AUBREY: In addition to the roughly 600,000 people who died from COVID-19, Woolf says many other factors play into the decreased longevity - for instance, disruptions in health care.
WOOLF: Disruptions in chronic disease management, like problems with controlling diabetes, and behavioral health crises, where people struggling with addiction disorders or depression might not have gotten the help that they needed.
AUBREY: The lack of access to care and other disruptions hit some Americans much harder than others. It's been documented that the COVID death rate for Black Americans was twice as high compared to white Americans. And the new study finds steeper declines in life expectancy.

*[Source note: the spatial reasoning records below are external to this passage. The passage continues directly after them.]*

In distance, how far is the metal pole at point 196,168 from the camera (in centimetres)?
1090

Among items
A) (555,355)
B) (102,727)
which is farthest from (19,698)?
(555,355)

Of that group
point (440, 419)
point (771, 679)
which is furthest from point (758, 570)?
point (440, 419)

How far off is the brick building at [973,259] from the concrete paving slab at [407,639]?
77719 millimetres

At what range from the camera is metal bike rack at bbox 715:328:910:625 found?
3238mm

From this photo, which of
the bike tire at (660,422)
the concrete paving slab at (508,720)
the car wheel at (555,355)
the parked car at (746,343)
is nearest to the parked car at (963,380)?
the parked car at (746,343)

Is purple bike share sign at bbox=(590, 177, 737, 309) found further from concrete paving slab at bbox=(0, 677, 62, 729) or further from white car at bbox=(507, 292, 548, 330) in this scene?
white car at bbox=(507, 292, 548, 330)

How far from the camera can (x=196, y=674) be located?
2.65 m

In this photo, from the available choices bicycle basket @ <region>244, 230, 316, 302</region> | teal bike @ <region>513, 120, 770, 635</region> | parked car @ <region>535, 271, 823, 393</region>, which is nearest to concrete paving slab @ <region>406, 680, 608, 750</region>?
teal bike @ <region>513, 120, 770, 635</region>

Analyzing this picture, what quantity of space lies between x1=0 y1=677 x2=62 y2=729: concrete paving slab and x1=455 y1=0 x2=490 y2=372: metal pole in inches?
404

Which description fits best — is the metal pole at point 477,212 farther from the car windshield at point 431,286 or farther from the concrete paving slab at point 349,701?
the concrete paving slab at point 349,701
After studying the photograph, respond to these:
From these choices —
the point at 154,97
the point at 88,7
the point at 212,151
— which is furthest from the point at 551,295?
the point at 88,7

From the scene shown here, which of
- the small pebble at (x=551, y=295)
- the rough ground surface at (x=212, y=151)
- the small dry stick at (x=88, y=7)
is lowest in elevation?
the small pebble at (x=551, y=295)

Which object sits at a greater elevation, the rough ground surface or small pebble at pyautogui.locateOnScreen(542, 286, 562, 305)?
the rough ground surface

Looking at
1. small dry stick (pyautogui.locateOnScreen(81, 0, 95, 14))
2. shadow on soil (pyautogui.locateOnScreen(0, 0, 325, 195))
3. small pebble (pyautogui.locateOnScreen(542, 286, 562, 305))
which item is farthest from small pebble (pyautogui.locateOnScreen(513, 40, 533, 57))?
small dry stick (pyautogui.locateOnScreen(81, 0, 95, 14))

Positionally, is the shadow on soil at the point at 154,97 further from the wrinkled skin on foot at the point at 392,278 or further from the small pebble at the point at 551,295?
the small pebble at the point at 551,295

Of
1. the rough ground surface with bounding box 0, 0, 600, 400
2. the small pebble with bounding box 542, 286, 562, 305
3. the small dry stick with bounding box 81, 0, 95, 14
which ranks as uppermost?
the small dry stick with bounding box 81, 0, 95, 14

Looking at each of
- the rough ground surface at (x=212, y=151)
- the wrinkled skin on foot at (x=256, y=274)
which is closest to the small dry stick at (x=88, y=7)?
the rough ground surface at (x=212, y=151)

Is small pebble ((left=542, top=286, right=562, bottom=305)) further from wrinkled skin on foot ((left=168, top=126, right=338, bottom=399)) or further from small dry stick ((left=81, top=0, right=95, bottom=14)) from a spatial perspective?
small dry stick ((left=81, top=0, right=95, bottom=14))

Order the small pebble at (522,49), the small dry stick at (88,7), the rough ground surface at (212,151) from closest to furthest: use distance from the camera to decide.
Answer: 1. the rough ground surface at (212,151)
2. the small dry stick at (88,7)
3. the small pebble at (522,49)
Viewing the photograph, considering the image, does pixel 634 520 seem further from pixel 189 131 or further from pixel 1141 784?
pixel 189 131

WOOLF: African Americans saw their life expectancy decrease by 3.3 years, and Hispanic Americans saw their life expectancy decrease by 3.9 years. These are massive numbers.
AUBREY: Life expectancy in the U.S. had already been slowly declining in the years leading up to the pandemic. And compared to people in other countries, the U.S. fares pretty poorly, ranking 41st among wealthy nations. People in the U.S. live shorter lives on average than people in Canada, Australia, Japan, Korea and many European countries. Lesley Curtis is chair of the department of population health sciences at Duke University School of Medicine.
LESLEY CURTIS: I wasn't surprised that the life expectancy actually decreased between 2018 and 2020.
AUBREY: But she was surprised to see that the decline in life expectancy in a group of 16 other wealthy nations was only a couple of months, compared to the nearly two-year decline in the U.S. And she says the even larger declines in longevity among Blacks and Hispanics in the U.S. are very telling.
CURTIS: I think it is impossible to look at these findings and not see a reflection of the systemic racism.
AUBREY: As well as income inequality and a lack of access to health care and healthy food that all predate the pandemic. Dr. Steve Woolf says life expectancy in the U.S. will likely rebound post-pandemic, but a complete reversal of the trend is unlikely.
INSKEEP: The U.S. has some of the best hospitals and some of the greatest scientists, but we have big gaps in getting care to people who need it most when they need it most.
AUBREY: And that will continue, he says, until systemic problems are addressed.